:: Material provided ::

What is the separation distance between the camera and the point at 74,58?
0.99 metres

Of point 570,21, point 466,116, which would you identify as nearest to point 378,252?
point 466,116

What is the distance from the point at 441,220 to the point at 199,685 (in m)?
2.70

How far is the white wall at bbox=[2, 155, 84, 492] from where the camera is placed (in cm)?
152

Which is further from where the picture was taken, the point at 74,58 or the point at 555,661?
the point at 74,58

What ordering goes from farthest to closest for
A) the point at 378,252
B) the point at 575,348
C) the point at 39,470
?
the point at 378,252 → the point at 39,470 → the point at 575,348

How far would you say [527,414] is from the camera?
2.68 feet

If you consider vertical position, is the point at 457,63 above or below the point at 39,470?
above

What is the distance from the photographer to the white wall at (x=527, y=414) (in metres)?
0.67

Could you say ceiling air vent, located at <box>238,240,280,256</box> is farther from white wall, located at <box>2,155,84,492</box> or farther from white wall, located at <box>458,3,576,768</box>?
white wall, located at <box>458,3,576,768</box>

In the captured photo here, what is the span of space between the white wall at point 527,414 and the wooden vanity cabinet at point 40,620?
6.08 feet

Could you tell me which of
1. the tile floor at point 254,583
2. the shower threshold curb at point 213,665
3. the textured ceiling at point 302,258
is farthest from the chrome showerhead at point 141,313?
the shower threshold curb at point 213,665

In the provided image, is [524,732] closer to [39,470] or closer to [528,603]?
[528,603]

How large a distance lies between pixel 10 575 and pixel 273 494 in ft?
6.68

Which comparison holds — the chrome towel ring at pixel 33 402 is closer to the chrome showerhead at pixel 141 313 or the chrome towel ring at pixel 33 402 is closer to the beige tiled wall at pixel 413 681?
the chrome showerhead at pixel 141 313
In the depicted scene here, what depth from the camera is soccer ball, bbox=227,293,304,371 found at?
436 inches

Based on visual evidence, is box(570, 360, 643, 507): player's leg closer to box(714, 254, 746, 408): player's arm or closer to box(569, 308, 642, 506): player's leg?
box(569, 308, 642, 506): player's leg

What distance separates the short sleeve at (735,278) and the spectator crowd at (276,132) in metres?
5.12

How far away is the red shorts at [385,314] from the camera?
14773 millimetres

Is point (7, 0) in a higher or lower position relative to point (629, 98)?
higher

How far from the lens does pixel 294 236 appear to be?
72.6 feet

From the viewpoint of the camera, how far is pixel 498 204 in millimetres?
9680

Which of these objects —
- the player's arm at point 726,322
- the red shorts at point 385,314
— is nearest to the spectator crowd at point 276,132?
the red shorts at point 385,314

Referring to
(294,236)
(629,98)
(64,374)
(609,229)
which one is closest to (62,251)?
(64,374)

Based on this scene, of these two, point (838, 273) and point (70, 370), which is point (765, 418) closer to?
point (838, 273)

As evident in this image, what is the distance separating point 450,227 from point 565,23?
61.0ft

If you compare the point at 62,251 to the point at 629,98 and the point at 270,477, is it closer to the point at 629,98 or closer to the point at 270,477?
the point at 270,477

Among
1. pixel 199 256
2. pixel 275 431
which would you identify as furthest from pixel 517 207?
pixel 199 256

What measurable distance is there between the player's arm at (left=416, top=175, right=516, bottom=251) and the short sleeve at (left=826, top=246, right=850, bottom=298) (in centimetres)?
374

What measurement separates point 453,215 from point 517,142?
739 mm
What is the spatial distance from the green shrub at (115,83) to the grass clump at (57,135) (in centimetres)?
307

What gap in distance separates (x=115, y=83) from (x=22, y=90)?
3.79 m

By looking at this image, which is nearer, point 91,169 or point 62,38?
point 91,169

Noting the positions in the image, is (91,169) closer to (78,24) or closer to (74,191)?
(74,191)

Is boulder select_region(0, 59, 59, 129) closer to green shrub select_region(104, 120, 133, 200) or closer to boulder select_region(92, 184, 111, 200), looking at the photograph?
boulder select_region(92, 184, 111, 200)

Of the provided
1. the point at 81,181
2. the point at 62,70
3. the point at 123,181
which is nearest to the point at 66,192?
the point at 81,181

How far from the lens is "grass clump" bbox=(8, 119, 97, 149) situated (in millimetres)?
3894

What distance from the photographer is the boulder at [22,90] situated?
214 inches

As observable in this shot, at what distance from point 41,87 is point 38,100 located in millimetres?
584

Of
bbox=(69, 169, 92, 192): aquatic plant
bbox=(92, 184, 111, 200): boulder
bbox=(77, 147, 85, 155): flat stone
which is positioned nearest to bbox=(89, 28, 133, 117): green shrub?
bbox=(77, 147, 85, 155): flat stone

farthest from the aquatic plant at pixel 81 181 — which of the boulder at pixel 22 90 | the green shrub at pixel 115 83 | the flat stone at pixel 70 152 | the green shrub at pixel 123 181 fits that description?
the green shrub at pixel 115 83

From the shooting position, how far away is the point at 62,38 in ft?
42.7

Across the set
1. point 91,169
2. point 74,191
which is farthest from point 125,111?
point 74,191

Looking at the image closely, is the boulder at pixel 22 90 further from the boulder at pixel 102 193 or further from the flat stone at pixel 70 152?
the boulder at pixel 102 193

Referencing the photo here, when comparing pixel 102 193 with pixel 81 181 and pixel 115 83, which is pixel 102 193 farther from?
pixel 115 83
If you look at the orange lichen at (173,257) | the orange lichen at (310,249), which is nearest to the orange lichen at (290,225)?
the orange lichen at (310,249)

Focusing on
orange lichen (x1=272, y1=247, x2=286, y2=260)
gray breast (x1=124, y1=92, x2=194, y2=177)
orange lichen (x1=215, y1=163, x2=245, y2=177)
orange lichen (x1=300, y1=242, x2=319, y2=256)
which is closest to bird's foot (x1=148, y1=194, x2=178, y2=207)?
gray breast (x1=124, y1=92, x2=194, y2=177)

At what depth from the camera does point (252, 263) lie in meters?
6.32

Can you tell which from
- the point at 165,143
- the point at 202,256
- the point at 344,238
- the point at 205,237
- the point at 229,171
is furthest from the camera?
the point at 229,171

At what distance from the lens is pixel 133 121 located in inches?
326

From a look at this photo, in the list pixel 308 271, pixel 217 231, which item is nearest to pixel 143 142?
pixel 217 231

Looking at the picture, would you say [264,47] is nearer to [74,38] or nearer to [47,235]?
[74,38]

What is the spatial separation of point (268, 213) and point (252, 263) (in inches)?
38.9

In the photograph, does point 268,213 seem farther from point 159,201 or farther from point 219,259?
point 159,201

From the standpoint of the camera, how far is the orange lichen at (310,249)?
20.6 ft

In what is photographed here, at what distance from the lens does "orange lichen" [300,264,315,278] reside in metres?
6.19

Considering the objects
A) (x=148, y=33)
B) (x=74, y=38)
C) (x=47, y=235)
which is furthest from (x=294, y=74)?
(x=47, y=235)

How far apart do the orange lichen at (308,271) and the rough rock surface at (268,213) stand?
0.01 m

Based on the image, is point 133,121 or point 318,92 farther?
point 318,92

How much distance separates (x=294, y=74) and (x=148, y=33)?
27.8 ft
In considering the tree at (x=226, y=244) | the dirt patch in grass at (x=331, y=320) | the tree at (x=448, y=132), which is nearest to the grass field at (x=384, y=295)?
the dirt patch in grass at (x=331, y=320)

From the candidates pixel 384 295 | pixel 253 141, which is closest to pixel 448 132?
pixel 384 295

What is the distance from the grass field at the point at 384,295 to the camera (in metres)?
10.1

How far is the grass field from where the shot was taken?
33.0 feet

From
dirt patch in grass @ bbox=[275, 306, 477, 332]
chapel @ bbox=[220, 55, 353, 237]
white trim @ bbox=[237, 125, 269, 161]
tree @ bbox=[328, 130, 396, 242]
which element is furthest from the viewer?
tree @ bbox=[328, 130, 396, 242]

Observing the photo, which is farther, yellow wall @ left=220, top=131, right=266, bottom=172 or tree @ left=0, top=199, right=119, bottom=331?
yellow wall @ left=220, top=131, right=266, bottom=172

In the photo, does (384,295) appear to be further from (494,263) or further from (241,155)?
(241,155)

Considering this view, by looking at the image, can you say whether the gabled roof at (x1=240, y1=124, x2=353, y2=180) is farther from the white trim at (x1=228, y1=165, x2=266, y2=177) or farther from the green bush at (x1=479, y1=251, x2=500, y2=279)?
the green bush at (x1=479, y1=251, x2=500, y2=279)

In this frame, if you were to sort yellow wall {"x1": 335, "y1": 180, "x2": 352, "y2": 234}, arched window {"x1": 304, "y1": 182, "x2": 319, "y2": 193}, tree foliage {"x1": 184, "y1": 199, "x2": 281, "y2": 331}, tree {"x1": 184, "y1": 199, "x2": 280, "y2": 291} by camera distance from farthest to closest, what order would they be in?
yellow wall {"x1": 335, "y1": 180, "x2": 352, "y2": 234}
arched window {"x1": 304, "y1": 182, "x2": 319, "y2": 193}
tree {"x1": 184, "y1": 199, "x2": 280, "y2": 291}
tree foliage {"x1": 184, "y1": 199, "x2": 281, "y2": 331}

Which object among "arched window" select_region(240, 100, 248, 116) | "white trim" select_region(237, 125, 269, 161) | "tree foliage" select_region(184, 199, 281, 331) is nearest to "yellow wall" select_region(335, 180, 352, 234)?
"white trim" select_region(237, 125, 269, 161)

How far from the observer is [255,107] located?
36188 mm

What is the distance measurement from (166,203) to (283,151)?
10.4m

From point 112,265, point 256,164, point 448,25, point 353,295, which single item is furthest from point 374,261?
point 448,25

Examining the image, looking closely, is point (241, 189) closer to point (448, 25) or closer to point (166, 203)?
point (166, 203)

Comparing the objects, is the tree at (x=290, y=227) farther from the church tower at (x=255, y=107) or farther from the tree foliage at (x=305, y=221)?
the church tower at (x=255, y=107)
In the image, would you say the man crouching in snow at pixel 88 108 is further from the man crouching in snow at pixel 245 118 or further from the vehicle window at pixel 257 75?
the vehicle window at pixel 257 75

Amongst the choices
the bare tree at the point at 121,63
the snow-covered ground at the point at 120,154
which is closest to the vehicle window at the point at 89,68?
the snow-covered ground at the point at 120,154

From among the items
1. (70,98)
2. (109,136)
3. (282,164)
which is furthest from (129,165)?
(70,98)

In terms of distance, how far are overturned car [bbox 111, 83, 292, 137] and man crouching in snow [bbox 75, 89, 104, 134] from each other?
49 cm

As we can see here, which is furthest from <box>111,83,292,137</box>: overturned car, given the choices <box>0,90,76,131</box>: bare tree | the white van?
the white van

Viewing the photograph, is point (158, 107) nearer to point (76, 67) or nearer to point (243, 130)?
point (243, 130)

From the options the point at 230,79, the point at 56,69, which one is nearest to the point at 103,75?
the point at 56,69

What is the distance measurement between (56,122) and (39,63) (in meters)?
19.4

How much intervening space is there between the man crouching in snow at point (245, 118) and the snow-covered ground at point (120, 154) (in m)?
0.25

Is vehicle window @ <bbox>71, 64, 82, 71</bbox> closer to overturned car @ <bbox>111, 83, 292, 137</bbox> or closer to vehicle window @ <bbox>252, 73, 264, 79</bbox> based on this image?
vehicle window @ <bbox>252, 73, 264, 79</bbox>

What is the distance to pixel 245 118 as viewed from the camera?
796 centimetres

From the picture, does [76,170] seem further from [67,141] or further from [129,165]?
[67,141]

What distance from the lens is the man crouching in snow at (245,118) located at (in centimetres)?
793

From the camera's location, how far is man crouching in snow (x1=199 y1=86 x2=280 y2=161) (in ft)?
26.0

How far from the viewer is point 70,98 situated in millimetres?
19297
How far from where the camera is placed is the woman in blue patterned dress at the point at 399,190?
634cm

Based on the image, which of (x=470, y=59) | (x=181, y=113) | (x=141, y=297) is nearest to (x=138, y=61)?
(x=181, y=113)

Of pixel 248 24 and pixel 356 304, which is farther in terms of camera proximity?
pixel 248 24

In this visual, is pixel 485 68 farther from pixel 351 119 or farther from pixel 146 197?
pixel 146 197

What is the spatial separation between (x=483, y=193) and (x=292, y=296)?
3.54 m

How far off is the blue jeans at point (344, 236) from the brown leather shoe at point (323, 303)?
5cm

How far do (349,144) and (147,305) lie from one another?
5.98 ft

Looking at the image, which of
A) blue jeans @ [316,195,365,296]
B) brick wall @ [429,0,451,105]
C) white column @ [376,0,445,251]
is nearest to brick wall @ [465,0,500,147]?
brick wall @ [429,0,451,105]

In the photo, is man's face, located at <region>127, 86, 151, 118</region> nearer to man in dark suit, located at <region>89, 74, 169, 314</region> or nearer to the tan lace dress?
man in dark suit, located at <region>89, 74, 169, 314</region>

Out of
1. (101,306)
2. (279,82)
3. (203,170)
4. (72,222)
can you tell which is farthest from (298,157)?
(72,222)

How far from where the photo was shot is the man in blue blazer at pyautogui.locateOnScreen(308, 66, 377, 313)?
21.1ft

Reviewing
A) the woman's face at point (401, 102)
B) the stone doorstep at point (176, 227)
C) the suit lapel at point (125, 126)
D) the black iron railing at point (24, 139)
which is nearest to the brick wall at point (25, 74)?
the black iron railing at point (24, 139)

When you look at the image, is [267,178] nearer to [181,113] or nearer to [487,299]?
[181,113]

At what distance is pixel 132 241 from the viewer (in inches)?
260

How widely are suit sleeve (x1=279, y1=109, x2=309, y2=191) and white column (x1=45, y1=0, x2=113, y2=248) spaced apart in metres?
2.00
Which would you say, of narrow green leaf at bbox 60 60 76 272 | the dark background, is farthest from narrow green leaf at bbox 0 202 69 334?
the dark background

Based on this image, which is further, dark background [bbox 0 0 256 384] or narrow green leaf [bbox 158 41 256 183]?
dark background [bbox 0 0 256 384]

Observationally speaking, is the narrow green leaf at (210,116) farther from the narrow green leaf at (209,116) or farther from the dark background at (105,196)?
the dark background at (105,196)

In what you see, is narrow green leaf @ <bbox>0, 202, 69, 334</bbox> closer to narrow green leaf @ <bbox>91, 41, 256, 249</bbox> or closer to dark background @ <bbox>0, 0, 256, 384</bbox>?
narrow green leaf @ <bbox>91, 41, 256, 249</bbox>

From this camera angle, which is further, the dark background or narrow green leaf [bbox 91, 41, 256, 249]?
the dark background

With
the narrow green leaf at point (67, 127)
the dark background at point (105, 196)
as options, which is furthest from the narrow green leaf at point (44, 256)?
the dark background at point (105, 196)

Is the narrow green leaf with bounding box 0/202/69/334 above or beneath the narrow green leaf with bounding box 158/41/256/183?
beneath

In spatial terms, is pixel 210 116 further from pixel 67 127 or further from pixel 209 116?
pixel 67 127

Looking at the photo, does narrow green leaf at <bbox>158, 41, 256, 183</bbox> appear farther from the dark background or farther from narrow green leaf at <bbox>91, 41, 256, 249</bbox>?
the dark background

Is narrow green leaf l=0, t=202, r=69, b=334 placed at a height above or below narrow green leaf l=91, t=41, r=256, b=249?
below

:::

● Work instructions
Return exactly the lines from the line bearing "From this camera" to the end of the records, inclusive of both; include no other lines.

● Answer to this task
From this camera angle, which is further, the dark background or narrow green leaf [bbox 91, 41, 256, 249]?
the dark background

With
the narrow green leaf at point (67, 127)
the dark background at point (105, 196)
as options, which is furthest from the narrow green leaf at point (44, 256)?
the dark background at point (105, 196)

Is the narrow green leaf with bounding box 0/202/69/334 above or beneath the narrow green leaf with bounding box 158/41/256/183?
beneath

In spatial terms, is pixel 210 116 further from pixel 67 127 or further from pixel 209 116?
pixel 67 127

Looking at the photo, does narrow green leaf at <bbox>158, 41, 256, 183</bbox> appear farther from the dark background or farther from narrow green leaf at <bbox>91, 41, 256, 249</bbox>?
the dark background

Is narrow green leaf l=0, t=202, r=69, b=334 placed at a height above or below narrow green leaf l=91, t=41, r=256, b=249?
below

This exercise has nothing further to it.